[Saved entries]

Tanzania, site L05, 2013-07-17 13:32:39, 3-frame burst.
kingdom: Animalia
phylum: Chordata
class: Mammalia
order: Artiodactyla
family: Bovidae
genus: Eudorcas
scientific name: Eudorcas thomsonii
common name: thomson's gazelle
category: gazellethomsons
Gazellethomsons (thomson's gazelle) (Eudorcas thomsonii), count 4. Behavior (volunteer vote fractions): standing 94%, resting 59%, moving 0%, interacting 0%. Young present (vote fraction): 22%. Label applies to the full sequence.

> The task:
Please restate each record exactly as it reads.

> Response area:
Tanzania, site L05, 2013-07-17 13:32:39, 3-frame burst.
kingdom: Animalia
phylum: Chordata
class: Mammalia
order: Artiodactyla
family: Bovidae
genus: Eudorcas
scientific name: Eudorcas thomsonii
common name: thomson's gazelle
category: gazellethomsons
Gazellethomsons (thomson's gazelle) (Eudorcas thomsonii), count 4. Behavior (volunteer vote fractions): standing 94%, resting 59%, moving 0%, interacting 0%. Young present (vote fraction): 22%. Label applies to the full sequence.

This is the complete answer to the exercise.